**OBJECTIVE**:
Repeat the lines of the material below word for word, starting at the line that contains "How far asunder" and ending with the last line of the material.

==========

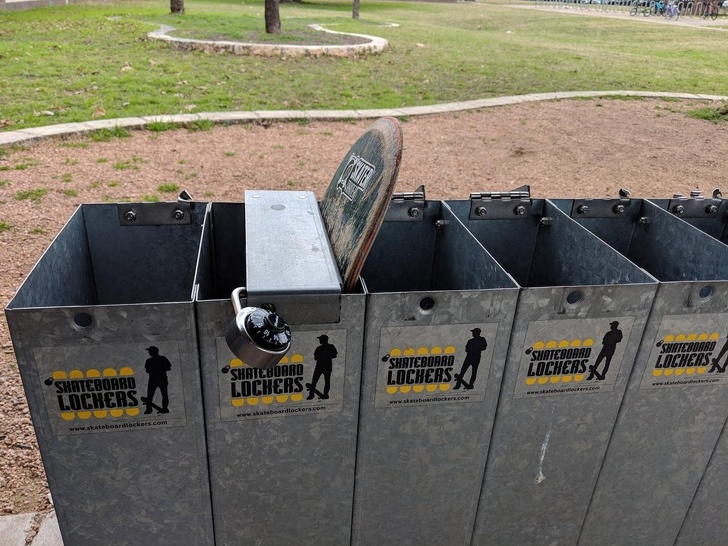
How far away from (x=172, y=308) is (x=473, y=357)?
91 cm

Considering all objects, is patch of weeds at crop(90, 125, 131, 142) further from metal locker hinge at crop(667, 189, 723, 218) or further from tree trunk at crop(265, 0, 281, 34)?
tree trunk at crop(265, 0, 281, 34)

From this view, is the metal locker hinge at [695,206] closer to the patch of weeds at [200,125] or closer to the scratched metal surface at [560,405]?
→ the scratched metal surface at [560,405]

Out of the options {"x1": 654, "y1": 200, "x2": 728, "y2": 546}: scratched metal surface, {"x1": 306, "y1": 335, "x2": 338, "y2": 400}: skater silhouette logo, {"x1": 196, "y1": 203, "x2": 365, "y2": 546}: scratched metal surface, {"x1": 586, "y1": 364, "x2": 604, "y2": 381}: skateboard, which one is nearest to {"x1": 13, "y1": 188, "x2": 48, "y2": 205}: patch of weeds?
{"x1": 196, "y1": 203, "x2": 365, "y2": 546}: scratched metal surface

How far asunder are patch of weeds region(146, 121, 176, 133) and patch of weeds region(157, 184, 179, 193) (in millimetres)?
2133

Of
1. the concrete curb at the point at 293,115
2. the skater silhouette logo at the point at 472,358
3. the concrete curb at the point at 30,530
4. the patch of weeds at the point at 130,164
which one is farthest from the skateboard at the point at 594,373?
the concrete curb at the point at 293,115

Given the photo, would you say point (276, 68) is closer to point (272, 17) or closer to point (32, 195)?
point (272, 17)

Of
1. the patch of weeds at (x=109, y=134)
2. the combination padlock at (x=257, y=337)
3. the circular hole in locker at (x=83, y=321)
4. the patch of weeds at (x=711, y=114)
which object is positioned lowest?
the patch of weeds at (x=109, y=134)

==========

**COMPLETED TASK**:
How far asunder are patch of weeds region(146, 121, 176, 133) and patch of weeds region(157, 184, 179, 193) (in millimetres)?
2133

Of
1. the concrete curb at the point at 293,115
2. the skater silhouette logo at the point at 472,358
3. the concrete curb at the point at 30,530
4. the patch of weeds at the point at 130,164
which one is farthest from the skateboard at the point at 594,373?
the concrete curb at the point at 293,115

Given the photo, would you say point (276, 68) is closer to point (272, 17) or closer to point (32, 195)?
point (272, 17)

Of
1. the patch of weeds at (x=109, y=134)
2. the combination padlock at (x=257, y=337)
3. the circular hole in locker at (x=83, y=321)
4. the patch of weeds at (x=711, y=114)
which object is positioned lowest?
the patch of weeds at (x=109, y=134)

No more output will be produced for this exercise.